(OBJETIVO DE LA TAREA): Reproduzca las líneas de todos los registros reemplazando "steel rail" por "iron rail" y sin modificar nada más.

(SECCIÓN DE DATOS):
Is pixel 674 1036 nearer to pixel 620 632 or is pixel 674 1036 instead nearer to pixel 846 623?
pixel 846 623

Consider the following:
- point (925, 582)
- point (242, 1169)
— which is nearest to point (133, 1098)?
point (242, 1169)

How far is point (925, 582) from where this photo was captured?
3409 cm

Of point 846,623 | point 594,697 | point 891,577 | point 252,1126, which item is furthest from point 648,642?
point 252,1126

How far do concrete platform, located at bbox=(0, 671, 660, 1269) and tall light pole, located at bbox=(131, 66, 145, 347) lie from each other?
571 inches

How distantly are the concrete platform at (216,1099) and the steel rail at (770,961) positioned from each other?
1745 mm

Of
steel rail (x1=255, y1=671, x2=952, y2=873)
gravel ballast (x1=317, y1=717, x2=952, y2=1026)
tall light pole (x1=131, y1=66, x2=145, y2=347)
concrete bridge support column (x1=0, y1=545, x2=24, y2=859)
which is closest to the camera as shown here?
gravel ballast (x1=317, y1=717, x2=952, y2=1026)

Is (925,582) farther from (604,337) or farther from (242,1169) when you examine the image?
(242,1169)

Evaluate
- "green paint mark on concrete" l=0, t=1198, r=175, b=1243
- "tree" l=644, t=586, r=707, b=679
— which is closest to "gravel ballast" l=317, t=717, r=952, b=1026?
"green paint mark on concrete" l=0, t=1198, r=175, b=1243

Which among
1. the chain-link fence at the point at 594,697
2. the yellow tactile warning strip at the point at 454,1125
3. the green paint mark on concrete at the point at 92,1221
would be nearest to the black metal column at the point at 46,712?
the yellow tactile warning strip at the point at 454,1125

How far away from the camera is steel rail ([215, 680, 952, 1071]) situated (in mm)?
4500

(RESPUESTA DEL EJERCICIO):
Is pixel 674 1036 nearer to pixel 620 632 or is pixel 674 1036 instead nearer to pixel 846 623?
pixel 846 623

Consider the following:
- point (925, 582)
- point (242, 1169)
— which is nearest to point (133, 1098)?
point (242, 1169)

How far is point (925, 582) from where this photo was captured?
3409 cm

Of point 846,623 | point 594,697 | point 891,577 | point 252,1126, which item is furthest from point 648,642?
point 252,1126

How far do concrete platform, located at bbox=(0, 671, 660, 1269) and tall light pole, located at bbox=(131, 66, 145, 347) lie from each other?
571 inches

How distantly are the concrete platform at (216,1099) and the iron rail at (770,961) positioned from each other?
1745 mm

Of
iron rail (x1=255, y1=671, x2=952, y2=873)
gravel ballast (x1=317, y1=717, x2=952, y2=1026)
tall light pole (x1=131, y1=66, x2=145, y2=347)
concrete bridge support column (x1=0, y1=545, x2=24, y2=859)
which is closest to the camera as shown here?
gravel ballast (x1=317, y1=717, x2=952, y2=1026)

Is (925,582) farther from (604,337) or farther from (242,1169) when you examine the image?
(242,1169)

Evaluate
- "green paint mark on concrete" l=0, t=1198, r=175, b=1243
- "tree" l=644, t=586, r=707, b=679
— which is closest to "gravel ballast" l=317, t=717, r=952, b=1026?
"green paint mark on concrete" l=0, t=1198, r=175, b=1243

Which among
1. the chain-link fence at the point at 594,697
2. the yellow tactile warning strip at the point at 454,1125
3. the green paint mark on concrete at the point at 92,1221
would be nearest to the black metal column at the point at 46,712?
the yellow tactile warning strip at the point at 454,1125

How far away from the camera is iron rail ([215, 680, 952, 1071]) situated (in mm)?
4500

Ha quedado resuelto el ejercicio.